# [PROBLEM DETAILS]
Once the line containing "5932/2010 (pro 8)" is reached in the listing below, reproduce it and all later lines through the final one exactly, but omit any pictures.

# [RECORDS SUPPLIED]

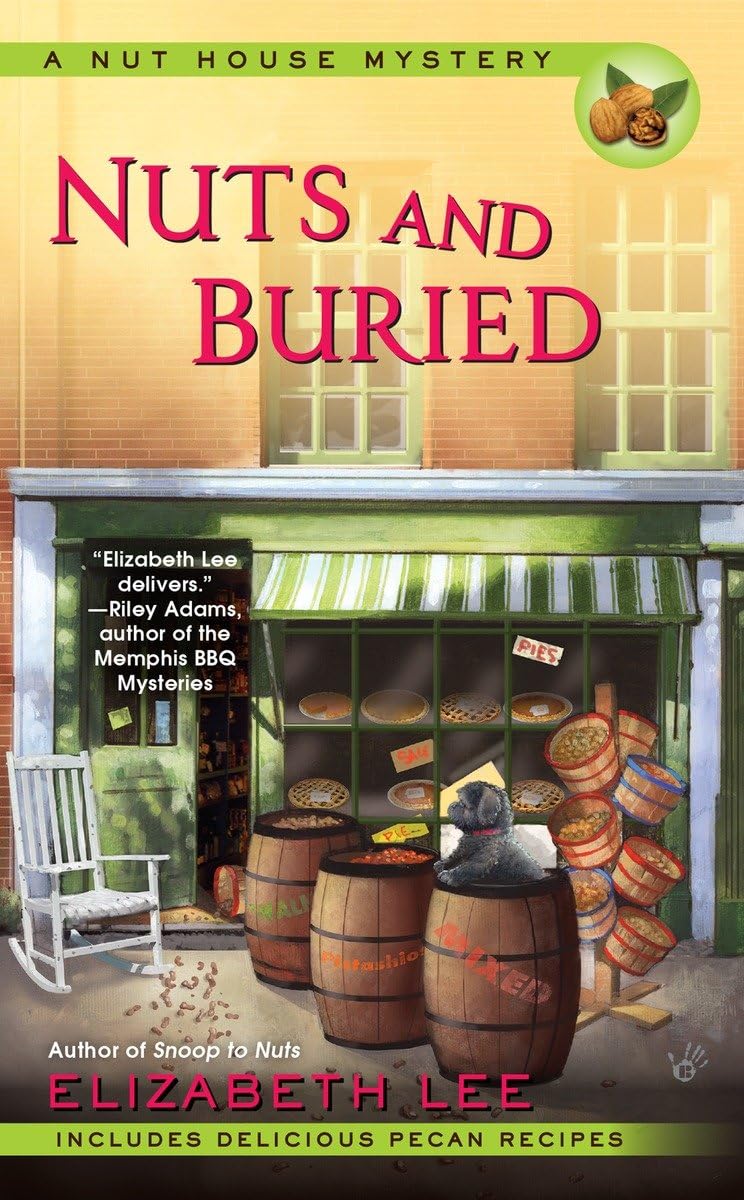 Nuts and Buried (Nut House Mystery Series)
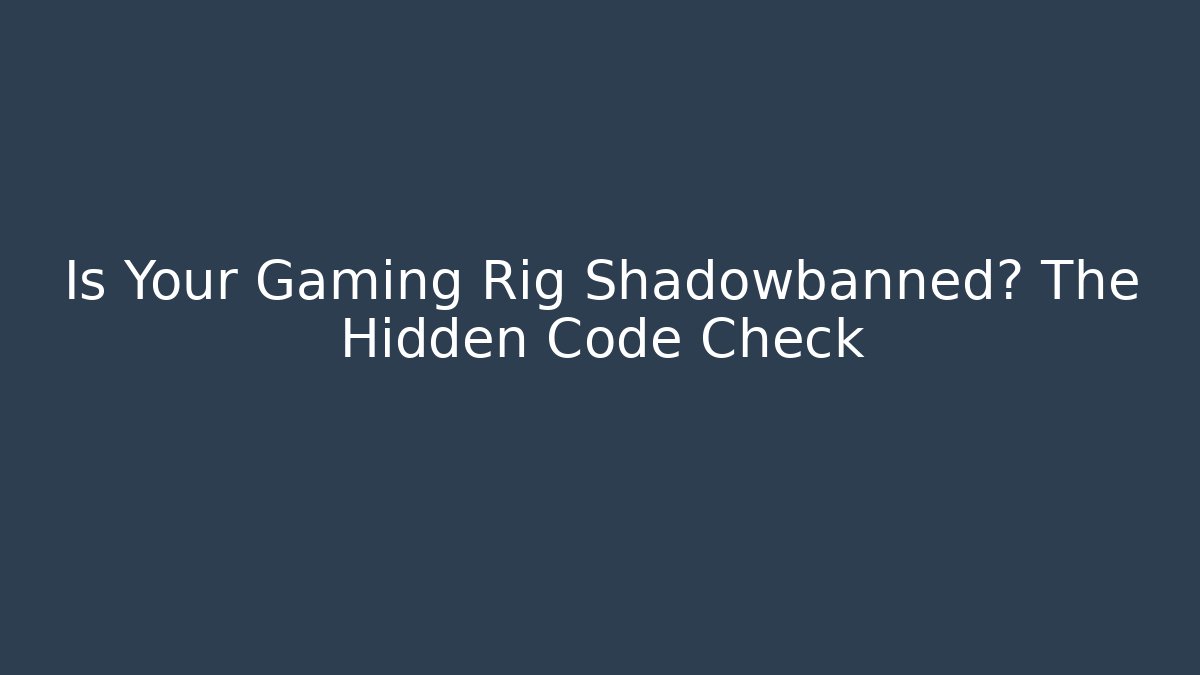 Is Your Gaming Rig Shadowbanned? The Hidden Code Check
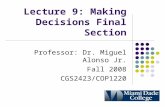 Lecture 9: Making Decisions Final Section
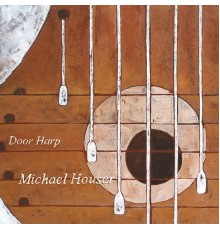 Michael Houser - Door Harp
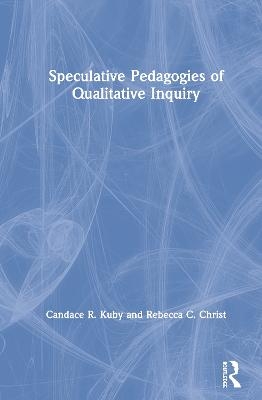 Speculative Pedagogies of Qualitative Inquiry - Candace R. Kuby, Rebecca C. Christ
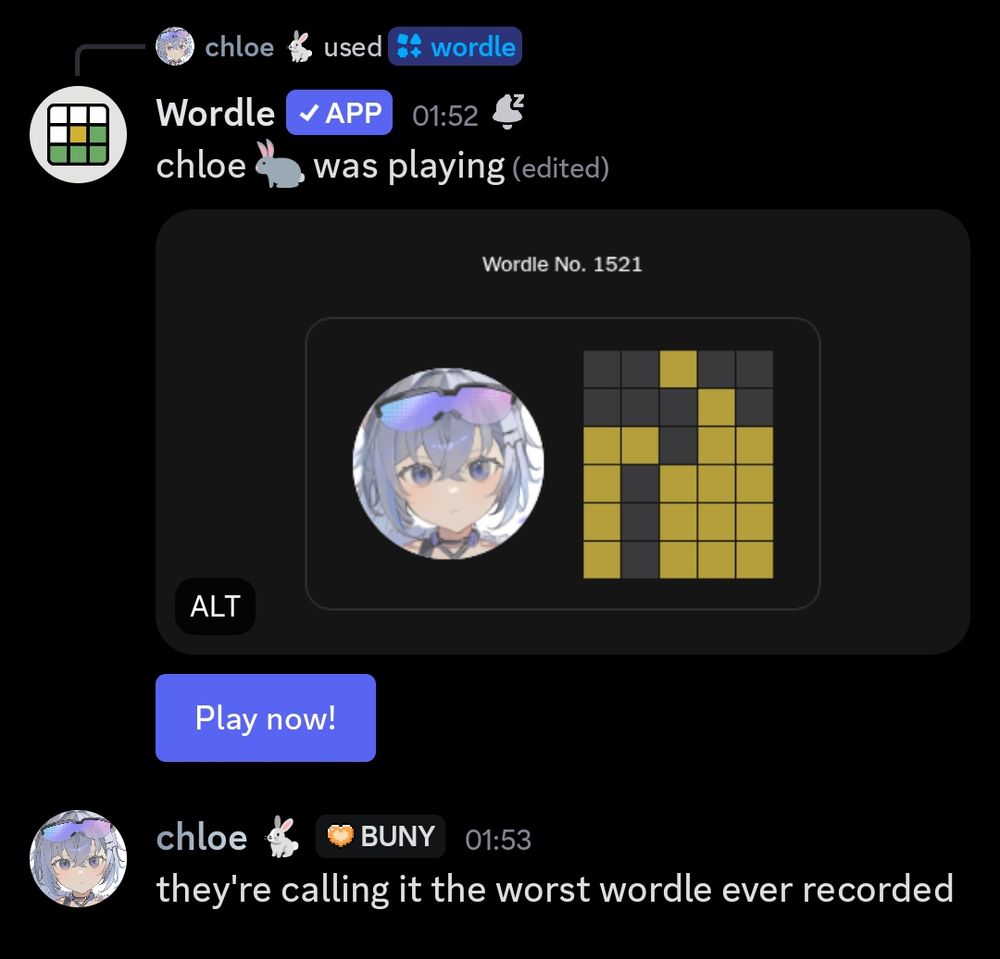 Wordle [bot]: Chloe was playing Wordle [An image of Chloe somehow not getting a single green in any of her word guesses.] Chloe: they're calling it the worst wordle ever recorded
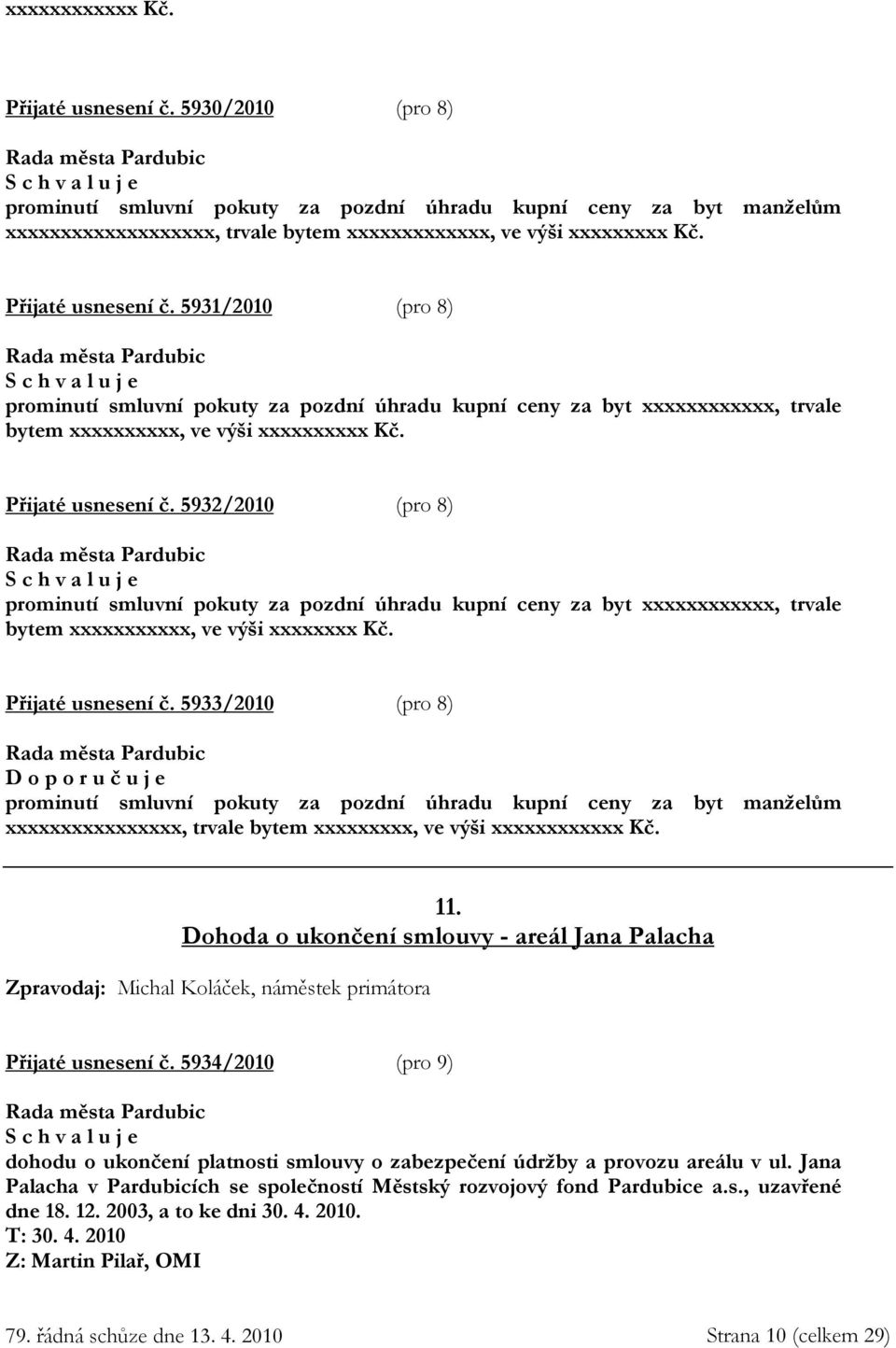 5932/2010 (pro 8) prominutí smluvní pokuty za pozdní úhradu kupní ceny za byt xxxxxxxxxxxx, trvale bytem xxxxxxxxxxx, ve výši xxxxxxxx Kč. Přijaté usnesení č.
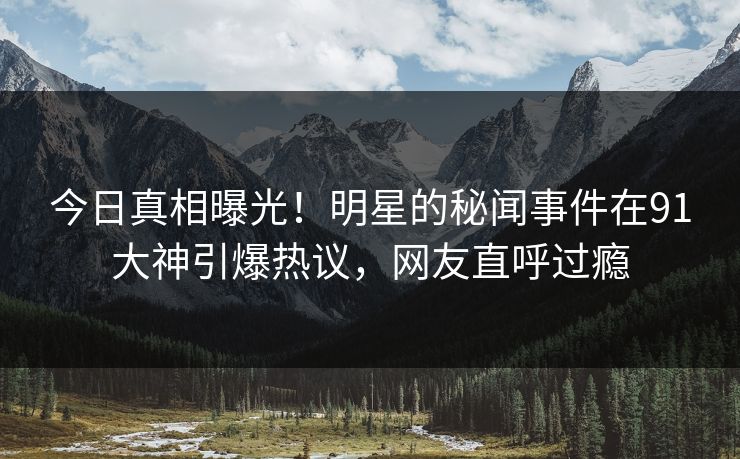 今日真相曝光！明星的秘闻事件在91大神引爆热议，网友直呼过瘾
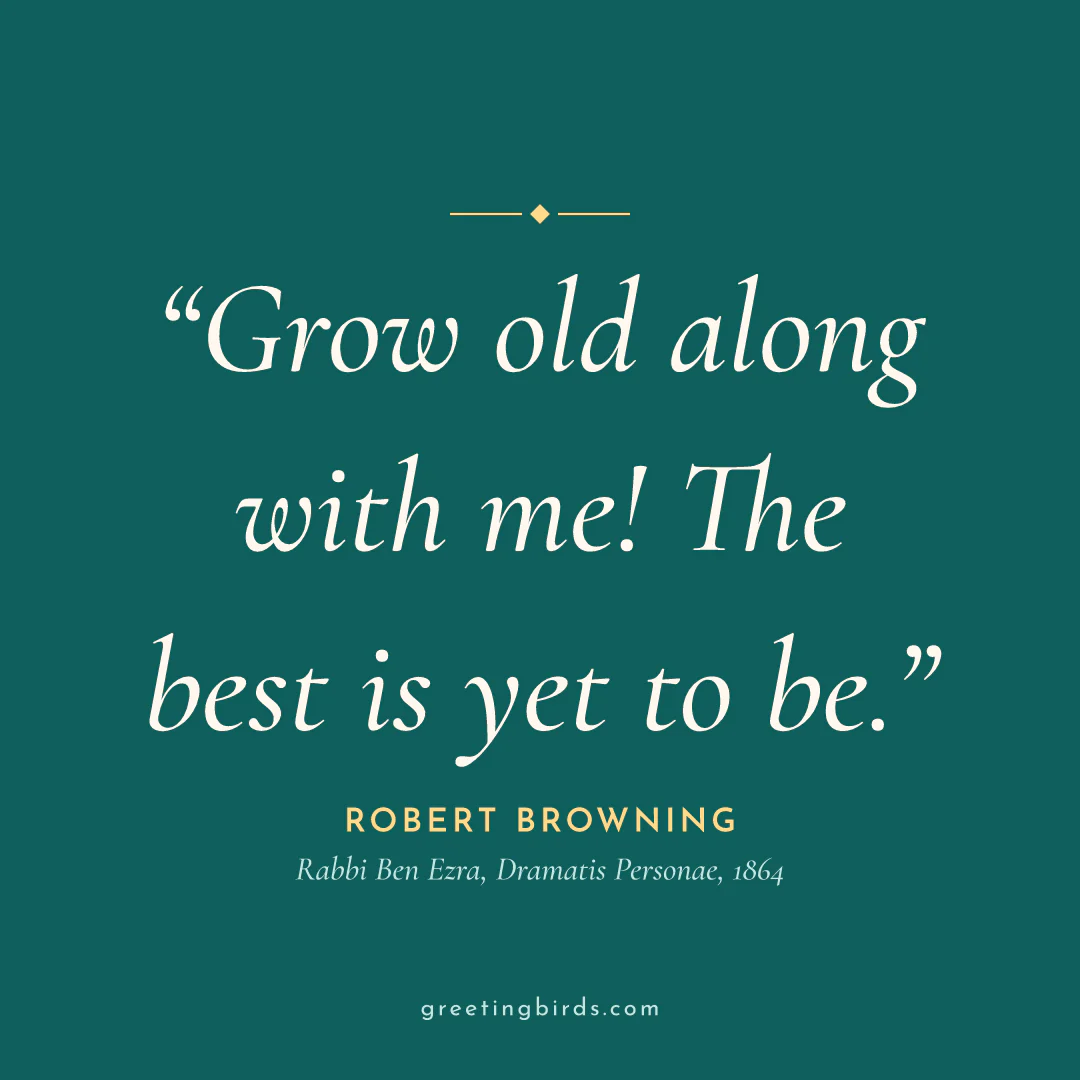 “Grow old along with me! The best is yet to be.” — Robert Browning, Rabbi Ben Ezra, Dramatis Personae (1864)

# [COMPLETED EXERCISE]
 5932/2010 (pro 8) prominutí smluvní pokuty za pozdní úhradu kupní ceny za byt xxxxxxxxxxxx, trvale bytem xxxxxxxxxxx, ve výši xxxxxxxx Kč. Přijaté usnesení č.
 今日真相曝光！明星的秘闻事件在91大神引爆热议，网友直呼过瘾
 “Grow old along with me! The best is yet to be.” — Robert Browning, Rabbi Ben Ezra, Dramatis Personae (1864)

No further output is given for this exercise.